There’s no one-to-one formula for transforming the narrative of a full-length film into an edit that, in the span of a mere couple of minutes, will capture the spirit of the story and the attention of the viewer. Sometimes Woollen has hours and hours of dailies, or raw footage, to work with; other times, the director hasn’t even yet made key choices regarding character development or visuals.

Four Perfect Movie Trailers Made By Hollywood’s Reigning Master

Woollen and Roper on stage at Skywalker Sound, under an entirely unimpressed character from A Serious Man.

“I think you have to be an optimist,” he told Wired senior editor Caitlin Roper. “To be able to see potential in material.” I love this; because no matter the subject matter of the movie itself — it could be the darkest, most dramatic heartbreaker — trailers are inherently full of promise, hinting at the kind of transcendent, oh-my-gosh-WOWWOWOOWOW cinematic experience that we all want to have at the theatre. The best trailers manage to not only embody the film, but elevate it (heck, even the worst provide a unique kind of wishful thinking of: Surely the final couldn’t be that bad).
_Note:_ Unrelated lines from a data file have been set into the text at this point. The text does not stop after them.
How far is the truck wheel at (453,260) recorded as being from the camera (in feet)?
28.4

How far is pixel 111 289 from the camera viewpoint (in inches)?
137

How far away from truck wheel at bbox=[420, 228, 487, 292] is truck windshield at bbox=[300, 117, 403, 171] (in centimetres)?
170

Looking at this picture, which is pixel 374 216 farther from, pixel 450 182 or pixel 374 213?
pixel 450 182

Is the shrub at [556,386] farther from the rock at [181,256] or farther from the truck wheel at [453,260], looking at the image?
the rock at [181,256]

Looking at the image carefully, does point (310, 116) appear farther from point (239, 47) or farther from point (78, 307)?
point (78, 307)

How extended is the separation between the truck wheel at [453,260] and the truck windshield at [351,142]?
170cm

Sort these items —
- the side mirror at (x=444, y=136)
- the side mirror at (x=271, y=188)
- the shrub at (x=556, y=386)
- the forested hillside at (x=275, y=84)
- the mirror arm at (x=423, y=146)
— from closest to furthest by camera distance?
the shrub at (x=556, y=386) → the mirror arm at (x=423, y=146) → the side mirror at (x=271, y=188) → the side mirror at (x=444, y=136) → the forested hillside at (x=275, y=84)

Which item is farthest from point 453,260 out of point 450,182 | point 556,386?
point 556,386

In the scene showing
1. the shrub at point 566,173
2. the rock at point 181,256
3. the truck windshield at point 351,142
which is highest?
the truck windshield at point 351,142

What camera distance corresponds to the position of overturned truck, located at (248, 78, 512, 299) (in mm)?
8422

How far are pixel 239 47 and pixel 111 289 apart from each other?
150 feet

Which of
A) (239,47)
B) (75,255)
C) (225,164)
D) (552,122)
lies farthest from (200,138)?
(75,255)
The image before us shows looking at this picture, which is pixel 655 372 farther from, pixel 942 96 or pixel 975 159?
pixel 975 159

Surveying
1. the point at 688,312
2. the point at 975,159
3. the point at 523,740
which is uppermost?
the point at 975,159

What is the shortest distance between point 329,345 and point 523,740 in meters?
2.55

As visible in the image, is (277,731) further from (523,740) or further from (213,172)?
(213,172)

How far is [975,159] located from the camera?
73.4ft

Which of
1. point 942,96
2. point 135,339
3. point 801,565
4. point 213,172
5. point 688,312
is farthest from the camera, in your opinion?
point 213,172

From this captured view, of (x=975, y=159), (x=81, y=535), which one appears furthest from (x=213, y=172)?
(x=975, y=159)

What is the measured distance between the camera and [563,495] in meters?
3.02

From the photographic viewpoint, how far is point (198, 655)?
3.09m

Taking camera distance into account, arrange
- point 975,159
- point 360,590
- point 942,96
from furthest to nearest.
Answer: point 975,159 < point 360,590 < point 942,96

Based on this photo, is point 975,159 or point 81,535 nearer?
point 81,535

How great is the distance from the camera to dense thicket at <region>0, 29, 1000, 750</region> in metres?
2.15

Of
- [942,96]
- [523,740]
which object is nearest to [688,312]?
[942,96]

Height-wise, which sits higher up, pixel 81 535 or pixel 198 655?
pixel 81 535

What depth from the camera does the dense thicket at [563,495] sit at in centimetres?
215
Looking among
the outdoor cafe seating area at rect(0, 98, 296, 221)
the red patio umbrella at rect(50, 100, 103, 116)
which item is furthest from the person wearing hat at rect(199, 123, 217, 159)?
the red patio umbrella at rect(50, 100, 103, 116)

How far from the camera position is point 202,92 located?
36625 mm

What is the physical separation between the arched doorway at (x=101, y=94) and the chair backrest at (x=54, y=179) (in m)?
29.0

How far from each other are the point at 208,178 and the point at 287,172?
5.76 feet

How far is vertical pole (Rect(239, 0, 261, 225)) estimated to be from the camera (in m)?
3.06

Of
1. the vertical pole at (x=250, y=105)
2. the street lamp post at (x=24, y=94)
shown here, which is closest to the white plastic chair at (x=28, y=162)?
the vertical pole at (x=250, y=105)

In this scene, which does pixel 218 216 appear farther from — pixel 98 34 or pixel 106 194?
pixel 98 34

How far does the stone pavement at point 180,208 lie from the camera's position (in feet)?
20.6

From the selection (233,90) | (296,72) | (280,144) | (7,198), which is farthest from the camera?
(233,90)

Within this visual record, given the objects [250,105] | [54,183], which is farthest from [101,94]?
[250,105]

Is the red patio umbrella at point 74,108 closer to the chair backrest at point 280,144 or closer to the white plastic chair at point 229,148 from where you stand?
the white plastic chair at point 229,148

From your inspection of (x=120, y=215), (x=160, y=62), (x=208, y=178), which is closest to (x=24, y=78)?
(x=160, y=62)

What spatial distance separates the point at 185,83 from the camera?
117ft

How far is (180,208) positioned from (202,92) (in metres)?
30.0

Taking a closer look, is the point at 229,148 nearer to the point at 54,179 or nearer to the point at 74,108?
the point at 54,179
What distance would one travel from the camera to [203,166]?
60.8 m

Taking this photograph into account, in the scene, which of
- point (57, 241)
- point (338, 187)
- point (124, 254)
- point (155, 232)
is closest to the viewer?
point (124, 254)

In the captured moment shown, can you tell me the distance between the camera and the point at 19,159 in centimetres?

Have a look at Woollen’s site and scroll across the bottom; it’s a veritable freaking gold mine of trailer brilliance. Here are four of his greatest hits; they’re short, but allow yourself some time, as you’re going to want to watch them over, and over, and over…


A Serious Man (2009)

“First: I was trying to make the Coen’s laugh,” he told Roper.

The sound of that head slamming against a wall became a kind of bass line. It was one of the sonic elements that could be looped and give the clip its rhythm — along with a distinctive cough and sniff — that ultimately begins to build into the “cacophony of of the characters’ world.”


The Social Network (2010)

“How do you make a film about Facebook?” Woollen didn’t want to jump in with the story itself. Instead, the goal was to first establish a connection with viewers about the way they communicate online, a kind of familiarity that would draw them in and make them care about the narrative behind it. Woollen and his team took a day in the office where everyone brought in posts from their own networks, which became the basis for the opening montage. And then, of course, there’s that angelic rendition of Radiohead’s Creep by Scala and Kolacny Brothers, a Belgian girls’ choir. He had the song kicking around in his collection for years, waiting for the perfect project. This was it. Director David Fincher was, understandably, into it.


Little Children (2006)

Director Todd Field had a few challenging directives for this trailer: He wanted no story; he wanted no music. Woollen had to get to the heart of the movie through sound design. “It was about creating a feeling,” he said. Like A Serious Man, things start out slow, until all the elements start to click and the tension ratchets up through these increasingly intimate snippets of film and audio. The effect is unsettling, and yet: It leaves viewers with an insatiable desire to see more.


Birdman (2014)

I first caught this teaser a few weeks ago and: Whoa. I could not stop pushing play. Not only that, but I just kept thinking about it, and coming back later to push play again. Only yesterday did I learn it was Woollen’s work, which now, of course, makes perfect sense. “The film is put together as it’s almost one take, one shot,” he said. This informed the structure of his trailer, which follows Keaton through this kind of meta-trajectory of a washed-up star of a superhero franchise searching for cultural relevance again.